L'influenza implicita della prospettiva di Erikson sulla scuola
interazionista in sociologia è già chiara in un importante articolo
di Nelson Foote, in cui l'autore sostiene che per colmare questa
lacuna della teoria del ruolo è necessario prestare maggiore
attenzione agli aspetti motivazionali. Egli considera centrale a
questo fine il concetto di identificazione che singolarmente usa al
posto di quello di identità, ma con un intento critico nei confronti
di Freud analogo a quello espresso da Erikson. Con il termine
identificazione intende, infatti, "l'approvazione di e il
coinvolgimento in una particolare identità o serie di identità" da
parte dell'individuo (v. Foote, 1951, p. 17). Viene messo in
risalto, come già in Erikson, il ruolo che il riconoscimento e la
ratifica da parte di altri significativi assumono nello sviluppo
della concezione di sé. Tuttavia il concetto di identificazione, in
questa accezione, si distingue dalla prospettiva di Freud e da
quella dello stesso Erikson per l'importanza attribuita al
linguaggio. Interessato a elaborare una teoria sociologica della
motivazione e a evitare il ricorso a spiegazioni in termini di
'predisposizioni' e tratti di personalità, Foote è portato ad
accentuare, sulla scorta di alcuni contributi decisamente innovativi
di K. Burke (v., 1945) e di C.W. Mills (v., 1940), il potere insito
nel meccanismo sociale di "dare nomi", di attribuire le persone a
categorie.
L'accettazione del nome, ossia l'assegnazione a una determinata
categoria da parte degli altri, trasforma la mera appartenenza a
gruppi sociali e l'assunzione di ruolo in elementi della concezione
di sé, che non è dunque intesa staticamente ma come un processo di
costruzione e realizzazione.
Se l'influenza del concetto di identità coniato da Erikson diventa
esplicita e generalizzata tra i numerosi sociologi e psicologi
sociali che, negli anni cinquanta e nei primi anni sessanta, hanno
contribuito a creare quel variegato programma teorico e di ricerca
definito 'interazionismo simbolico', è proprio perché esso consente
di risolvere il problema della motivazione dell'azione senza
ricorrere al concetto di predisposizione. La valorizzazione
cognitiva e affettiva della collocazione entro categorie sociali,
nella duplice dimensione di definizione esterna al soggetto e di
autopercezione, conferisce secondo Gregory P. Stone (v., 1962, p.

Dati forniti:
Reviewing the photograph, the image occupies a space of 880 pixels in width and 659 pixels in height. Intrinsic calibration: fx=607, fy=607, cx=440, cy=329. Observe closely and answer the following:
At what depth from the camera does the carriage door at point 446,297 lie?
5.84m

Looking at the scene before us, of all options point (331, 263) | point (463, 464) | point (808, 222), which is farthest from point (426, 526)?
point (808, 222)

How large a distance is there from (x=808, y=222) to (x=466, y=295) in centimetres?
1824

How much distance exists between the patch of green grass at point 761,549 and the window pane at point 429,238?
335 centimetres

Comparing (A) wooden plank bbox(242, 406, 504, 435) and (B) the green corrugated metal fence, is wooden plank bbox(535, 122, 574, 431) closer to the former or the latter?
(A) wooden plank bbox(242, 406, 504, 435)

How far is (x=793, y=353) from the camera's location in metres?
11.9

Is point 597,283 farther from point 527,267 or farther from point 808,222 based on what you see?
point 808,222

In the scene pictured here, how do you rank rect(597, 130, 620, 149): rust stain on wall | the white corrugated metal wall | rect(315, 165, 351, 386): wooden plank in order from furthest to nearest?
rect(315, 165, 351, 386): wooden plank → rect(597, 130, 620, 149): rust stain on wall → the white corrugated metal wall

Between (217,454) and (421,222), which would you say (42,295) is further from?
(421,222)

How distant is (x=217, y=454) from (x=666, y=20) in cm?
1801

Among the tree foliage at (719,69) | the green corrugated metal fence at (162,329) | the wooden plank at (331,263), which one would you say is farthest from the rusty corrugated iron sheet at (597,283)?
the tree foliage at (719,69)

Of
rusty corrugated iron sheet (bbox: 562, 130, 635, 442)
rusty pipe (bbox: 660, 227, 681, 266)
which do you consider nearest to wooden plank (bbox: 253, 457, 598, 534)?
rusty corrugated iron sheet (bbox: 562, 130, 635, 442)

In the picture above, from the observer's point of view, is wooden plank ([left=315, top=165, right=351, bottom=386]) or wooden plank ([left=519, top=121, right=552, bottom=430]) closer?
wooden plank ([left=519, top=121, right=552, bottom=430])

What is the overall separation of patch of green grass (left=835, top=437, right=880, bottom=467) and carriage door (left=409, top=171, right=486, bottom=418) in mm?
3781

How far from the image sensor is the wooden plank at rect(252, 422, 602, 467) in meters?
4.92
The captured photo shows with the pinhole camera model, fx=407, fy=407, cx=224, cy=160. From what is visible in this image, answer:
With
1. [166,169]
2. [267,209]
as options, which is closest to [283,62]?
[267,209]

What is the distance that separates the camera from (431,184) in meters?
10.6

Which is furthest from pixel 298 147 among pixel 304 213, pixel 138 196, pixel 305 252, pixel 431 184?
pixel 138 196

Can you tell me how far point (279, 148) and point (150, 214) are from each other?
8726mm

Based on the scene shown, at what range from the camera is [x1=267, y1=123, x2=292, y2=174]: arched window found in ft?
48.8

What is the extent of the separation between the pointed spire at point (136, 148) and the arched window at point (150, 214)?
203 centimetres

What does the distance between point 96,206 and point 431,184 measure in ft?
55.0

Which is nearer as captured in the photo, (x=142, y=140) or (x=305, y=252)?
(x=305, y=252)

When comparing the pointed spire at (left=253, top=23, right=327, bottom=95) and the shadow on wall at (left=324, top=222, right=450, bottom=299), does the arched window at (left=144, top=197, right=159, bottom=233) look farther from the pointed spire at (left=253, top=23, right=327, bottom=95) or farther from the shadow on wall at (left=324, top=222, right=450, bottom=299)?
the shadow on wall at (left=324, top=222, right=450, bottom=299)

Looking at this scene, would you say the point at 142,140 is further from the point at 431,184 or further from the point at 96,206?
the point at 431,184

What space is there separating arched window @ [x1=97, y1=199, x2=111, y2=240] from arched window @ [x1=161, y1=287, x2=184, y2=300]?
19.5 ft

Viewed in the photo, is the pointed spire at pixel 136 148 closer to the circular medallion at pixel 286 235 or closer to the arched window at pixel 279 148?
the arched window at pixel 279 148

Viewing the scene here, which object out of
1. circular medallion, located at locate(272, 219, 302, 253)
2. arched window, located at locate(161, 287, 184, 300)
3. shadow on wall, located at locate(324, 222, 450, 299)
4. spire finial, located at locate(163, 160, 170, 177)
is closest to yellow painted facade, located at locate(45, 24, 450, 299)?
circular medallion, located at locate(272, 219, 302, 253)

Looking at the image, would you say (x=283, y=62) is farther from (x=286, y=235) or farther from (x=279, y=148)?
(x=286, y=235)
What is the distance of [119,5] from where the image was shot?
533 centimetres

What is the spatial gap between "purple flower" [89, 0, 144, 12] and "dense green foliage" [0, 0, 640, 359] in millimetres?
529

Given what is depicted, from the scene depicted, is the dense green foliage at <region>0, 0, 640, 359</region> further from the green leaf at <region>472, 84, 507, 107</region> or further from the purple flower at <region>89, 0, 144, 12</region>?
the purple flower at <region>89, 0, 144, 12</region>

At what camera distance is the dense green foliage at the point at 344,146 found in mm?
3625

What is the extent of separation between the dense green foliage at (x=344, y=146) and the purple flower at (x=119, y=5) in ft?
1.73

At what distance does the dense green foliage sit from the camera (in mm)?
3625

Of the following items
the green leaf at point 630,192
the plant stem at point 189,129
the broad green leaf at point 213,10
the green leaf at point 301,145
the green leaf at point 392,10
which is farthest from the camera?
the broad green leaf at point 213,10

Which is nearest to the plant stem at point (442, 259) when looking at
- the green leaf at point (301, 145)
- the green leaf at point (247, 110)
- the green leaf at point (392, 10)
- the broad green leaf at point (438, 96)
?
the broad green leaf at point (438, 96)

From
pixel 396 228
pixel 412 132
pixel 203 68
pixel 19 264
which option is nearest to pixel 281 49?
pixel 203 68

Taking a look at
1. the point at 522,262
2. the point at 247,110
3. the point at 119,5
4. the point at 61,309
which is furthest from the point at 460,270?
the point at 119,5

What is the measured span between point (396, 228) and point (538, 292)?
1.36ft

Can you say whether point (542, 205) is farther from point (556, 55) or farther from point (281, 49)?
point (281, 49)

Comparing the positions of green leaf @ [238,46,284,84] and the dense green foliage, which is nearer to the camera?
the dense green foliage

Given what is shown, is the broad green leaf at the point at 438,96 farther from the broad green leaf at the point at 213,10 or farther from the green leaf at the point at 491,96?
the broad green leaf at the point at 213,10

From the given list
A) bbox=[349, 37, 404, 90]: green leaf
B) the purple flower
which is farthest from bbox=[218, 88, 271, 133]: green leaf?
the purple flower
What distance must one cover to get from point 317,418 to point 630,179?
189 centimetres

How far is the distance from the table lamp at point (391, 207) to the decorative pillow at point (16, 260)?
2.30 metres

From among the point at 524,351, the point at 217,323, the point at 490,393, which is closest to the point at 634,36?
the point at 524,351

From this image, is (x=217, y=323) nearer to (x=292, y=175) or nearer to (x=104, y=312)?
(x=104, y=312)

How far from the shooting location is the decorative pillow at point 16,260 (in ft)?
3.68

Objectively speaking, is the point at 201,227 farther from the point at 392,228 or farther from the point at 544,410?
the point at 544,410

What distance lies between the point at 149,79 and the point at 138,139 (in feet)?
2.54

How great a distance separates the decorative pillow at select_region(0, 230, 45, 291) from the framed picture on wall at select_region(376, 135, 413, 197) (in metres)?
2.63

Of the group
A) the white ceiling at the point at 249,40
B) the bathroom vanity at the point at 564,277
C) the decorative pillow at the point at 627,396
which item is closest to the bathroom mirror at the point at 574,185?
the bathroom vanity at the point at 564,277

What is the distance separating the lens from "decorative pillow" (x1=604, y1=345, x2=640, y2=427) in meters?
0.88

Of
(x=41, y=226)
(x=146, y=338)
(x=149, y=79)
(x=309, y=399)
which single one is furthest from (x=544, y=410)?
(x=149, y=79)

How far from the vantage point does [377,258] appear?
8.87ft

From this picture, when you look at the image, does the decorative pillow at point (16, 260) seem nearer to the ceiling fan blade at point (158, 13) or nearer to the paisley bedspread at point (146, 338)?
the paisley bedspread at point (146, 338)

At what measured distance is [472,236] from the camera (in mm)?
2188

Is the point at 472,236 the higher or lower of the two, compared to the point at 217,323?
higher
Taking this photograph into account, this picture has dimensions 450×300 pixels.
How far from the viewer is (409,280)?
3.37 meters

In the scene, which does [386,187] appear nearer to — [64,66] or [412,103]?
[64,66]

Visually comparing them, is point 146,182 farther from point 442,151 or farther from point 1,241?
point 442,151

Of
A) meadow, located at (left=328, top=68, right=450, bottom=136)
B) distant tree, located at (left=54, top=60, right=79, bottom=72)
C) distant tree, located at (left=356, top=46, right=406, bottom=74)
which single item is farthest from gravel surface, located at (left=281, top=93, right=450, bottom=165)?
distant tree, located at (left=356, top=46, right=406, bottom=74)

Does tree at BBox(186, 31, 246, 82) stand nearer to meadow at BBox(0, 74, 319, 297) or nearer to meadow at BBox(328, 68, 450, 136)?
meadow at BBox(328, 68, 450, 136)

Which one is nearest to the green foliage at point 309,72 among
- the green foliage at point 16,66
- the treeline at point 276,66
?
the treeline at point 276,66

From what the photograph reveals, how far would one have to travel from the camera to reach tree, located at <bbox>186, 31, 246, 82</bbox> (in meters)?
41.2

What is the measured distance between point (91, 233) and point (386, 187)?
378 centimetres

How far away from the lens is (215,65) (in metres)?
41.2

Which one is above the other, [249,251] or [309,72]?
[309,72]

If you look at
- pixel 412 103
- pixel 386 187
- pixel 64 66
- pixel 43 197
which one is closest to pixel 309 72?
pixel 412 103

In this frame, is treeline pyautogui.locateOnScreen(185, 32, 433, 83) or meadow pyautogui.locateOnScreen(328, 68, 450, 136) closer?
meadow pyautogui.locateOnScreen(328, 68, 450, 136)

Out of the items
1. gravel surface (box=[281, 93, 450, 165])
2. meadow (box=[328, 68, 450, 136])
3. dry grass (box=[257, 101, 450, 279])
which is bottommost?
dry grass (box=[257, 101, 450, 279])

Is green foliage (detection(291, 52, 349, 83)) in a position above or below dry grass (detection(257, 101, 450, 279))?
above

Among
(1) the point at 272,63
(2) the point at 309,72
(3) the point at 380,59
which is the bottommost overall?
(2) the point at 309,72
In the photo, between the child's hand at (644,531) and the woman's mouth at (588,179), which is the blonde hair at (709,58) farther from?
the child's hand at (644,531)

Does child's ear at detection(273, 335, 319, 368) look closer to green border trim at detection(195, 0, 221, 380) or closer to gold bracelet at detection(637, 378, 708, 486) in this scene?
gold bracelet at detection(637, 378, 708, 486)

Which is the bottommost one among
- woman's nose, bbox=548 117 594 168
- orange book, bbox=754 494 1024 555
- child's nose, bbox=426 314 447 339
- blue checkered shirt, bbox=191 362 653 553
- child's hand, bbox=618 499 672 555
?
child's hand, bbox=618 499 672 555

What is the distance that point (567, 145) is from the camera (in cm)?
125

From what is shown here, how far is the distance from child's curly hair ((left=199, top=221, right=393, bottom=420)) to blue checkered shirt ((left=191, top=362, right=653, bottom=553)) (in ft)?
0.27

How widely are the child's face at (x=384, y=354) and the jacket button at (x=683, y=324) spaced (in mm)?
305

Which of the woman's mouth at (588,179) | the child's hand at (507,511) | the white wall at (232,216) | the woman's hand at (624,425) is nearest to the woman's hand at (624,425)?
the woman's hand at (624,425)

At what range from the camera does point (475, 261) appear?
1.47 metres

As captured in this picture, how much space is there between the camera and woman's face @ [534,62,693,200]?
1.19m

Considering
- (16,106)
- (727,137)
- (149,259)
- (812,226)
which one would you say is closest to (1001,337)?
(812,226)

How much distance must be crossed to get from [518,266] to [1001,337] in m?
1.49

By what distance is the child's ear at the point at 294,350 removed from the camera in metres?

Compito assegnato: Scrivi il seguito del testo sul concetto di identità nella sociologia interazionista, riprendendolo dal punto in cui termina.

Risposta al compito:
93) specificità al concetto di identità rispetto a quello di self.
Senza dubbio il concetto di identità, così inteso, riusciva a
gettare nuova luce sui problemi dell'etnicità e dei pregiudizi
razziali, in quanto riconduceva fenomeni come la chiusura e la
discriminazione non tanto a conflitti intrapsichici o a disturbi di
personalità, quanto a processi di definizione di confini e ad
appartenenza di gruppo.
D'altro canto la recezione del concetto eriksoniano di identità
nell'ambito della scuola interazionista non era priva di ambiguità
ed era stata attuata con una certa disinvoltura teorica. L'ambiguità
risiede nella distanza che separa un modello come quello di Erikson
che, nonostante le aperture sociopsicologiche, resta un modello di
tipo strutturale, legato cioè all'idea di una struttura psichica
profonda, interna e permanente, e quello avanzato dalla teoria
interazionista che, pur nelle sue molteplici varianti, accentua
l'aspetto processuale e situazionale dell'identità, per cui
quest'ultima non deve solo essere conferita socialmente, ma anche
continuamente sostenuta e resa plausibile in base al riconoscimento
sociale.
La diversità degli approcci emerge con forza fin dall'inizio da uno
studio di Anselm Strauss, l'autore che per primo ha riconosciuto
l'importanza del concetto di identità elaborato da Erikson,
innestandolo direttamente nell'alveo della Scuola classica di
Chicago: ciò appare evidente già dal titolo, Mirrors and masks, che
fa riferimento agli "specchi" di C.H. Cooley e alle "maschere" di
R.E. Park. Strauss (v., 1959) intende la propria indagine sulle
trasformazioni dell'identità come un semplice spostamento di 'fuoco'
dell'interesse dagli stadi infantili, analizzati dalla teoria
psicanalitica di Freud, e da quelli adolescenziali, analizzati da
Erikson, alla vita adulta. Anche se propone di utilizzare il termine
'trasformazione' piuttosto che 'sviluppo', in quanto quest'ultimo è
più compromesso con l'idea di una serie di stadi prefissati lungo un
continuum, Strauss non appare del tutto consapevole della profonda
differenza di presupposti teorici che caratterizza la sua acuta e
pionieristica indagine sulle sfide che i passaggi istituzionalizzati
di status e i cosiddetti 'punti di svolta' (turning points)
rappresentano per l'identità.Forse per questa ragione, negli anni
sessanta e settanta - tra gli autori che si rifanno
all'interazionismo simbolico o a posizioni che stanno a cavallo tra
quest'ultimo e l'etnometodologia, come nel caso di Erving Goffman -
il riferimento a Erikson scompare quasi del tutto.
Il concetto eriksoniano di identità dell'io non ha più un ruolo
centrale nemmeno nell'altro filone di studi sull'identità che si
afferma in America a partire dalla seconda metà degli anni sessanta
per opera soprattutto di due studiosi di origine austriaca, Peter L.
Berger e Thomas Luckmann (v., 1966), i quali compiono un'ulteriore
operazione di 'innesto' sull'originario 'tronco' pragmatista e
interazionista americano, collegandolo, sulla scorta dell'opera di
Alfred Schutz, alla fenomenologia di matrice husserliana.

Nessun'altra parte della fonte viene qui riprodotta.